I worked on a business app made with lit web components and all properties being stringly typed was a real drag. It didn't compare to a realtime-first component library.

jdkoeck 9 hours ago | parent | next [-]

Alas, that’s a common misconception! You’re confusing properties with attributes. Attributes are set through HTML and are stringly typed, but litjs properties can be any js value.

For instance, I have a project with a small web component that displays data from a duckdb wasm connection. The connection object is passed as a property and it works flawlessly.

chrismorgan 7 hours ago | parent [-]

If you’re using it with something like React, passing attributes is easy, but setting properties is much harder, requiring using the escape hatches—I believe you’ll need useRef and useEffect, and a bit of care because it’s frightfully easy to do the wrong thing.

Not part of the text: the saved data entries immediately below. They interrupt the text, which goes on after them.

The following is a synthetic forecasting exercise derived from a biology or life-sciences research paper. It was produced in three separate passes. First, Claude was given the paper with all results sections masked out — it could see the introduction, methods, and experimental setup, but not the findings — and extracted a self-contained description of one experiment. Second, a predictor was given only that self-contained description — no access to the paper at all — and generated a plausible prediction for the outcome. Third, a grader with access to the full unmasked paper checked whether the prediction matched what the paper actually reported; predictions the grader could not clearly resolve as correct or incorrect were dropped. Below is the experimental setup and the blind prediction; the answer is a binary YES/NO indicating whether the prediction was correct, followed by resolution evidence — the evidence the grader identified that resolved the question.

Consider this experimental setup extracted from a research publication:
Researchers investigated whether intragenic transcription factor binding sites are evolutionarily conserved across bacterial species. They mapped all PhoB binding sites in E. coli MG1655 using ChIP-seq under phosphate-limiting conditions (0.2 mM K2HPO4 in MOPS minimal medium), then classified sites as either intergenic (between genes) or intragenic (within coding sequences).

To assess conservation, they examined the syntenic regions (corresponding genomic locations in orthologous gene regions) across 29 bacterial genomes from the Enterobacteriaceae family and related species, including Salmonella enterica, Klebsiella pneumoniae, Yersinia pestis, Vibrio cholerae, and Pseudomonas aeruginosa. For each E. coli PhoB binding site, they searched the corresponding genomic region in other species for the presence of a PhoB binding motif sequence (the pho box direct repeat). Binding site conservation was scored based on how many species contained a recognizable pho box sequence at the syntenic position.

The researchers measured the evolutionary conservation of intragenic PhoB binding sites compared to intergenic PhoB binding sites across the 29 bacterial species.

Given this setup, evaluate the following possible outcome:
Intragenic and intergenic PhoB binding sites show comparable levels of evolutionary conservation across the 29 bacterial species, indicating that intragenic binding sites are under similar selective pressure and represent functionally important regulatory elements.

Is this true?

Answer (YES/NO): NO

spankalee 2 hours ago | parent [-]

No, React sets properties by default now. It was one of the last holdouts, but they finally fixed this in 19.

chrismorgan an hour ago | parent [-]

Ah, didn’t know that, thanks for the info.

From the release announcement <https://react.dev/blog/2024/12/05/react-19#support-for-custo...>:

> Server Side Rendering: props passed to a custom element will render as attributes if their type is a primitive value like string, number, or the value is true. Props with non-primitive types like object, symbol, function, or value false will be omitted.

> Client Side Rendering: props that match a property on the Custom Element instance will be assigned as properties, otherwise they will be assigned as attributes.

And as https://custom-elements-everywhere.com/ puts it:

> As of v19, React now uses a runtime heuristic to determine if it should pass data to Custom Elements as either properties or attributes. If a property is already defined on the element instance, it will use properties, otherwise it will fallback to attributes.

All up it sounds fragile, and I’m not fond of how JSX syntax makes properties look like attribute, and I hate the way you lose the sometimes-crucial distinction of whether something is a property or an attribute (<input value> is the most obvious example of this), but I guess it’ll be fine in practice. I’m a little curious how they handle some of the event stuff, since React’s synthetic event system is such a legacy mess. And I never did like the way several popular libraries/frameworks (definitely not just React) special-case /^on.*/ attributes, so stupid how you now can’t safely use an attribute or property named “once”, “one” or “online”, all of which would be the most sensible name in certain situations.

WickyNilliams 7 hours ago | parent | prev | next [-]

If you are consuming web components in any other framework, they will be setting properties, not attributes, by default

Attributes are the default for html

spankalee 9 hours ago | parent | prev [-]

I don't understand thinking that properties had to be strings. Did you just refuse to use property bindings or what?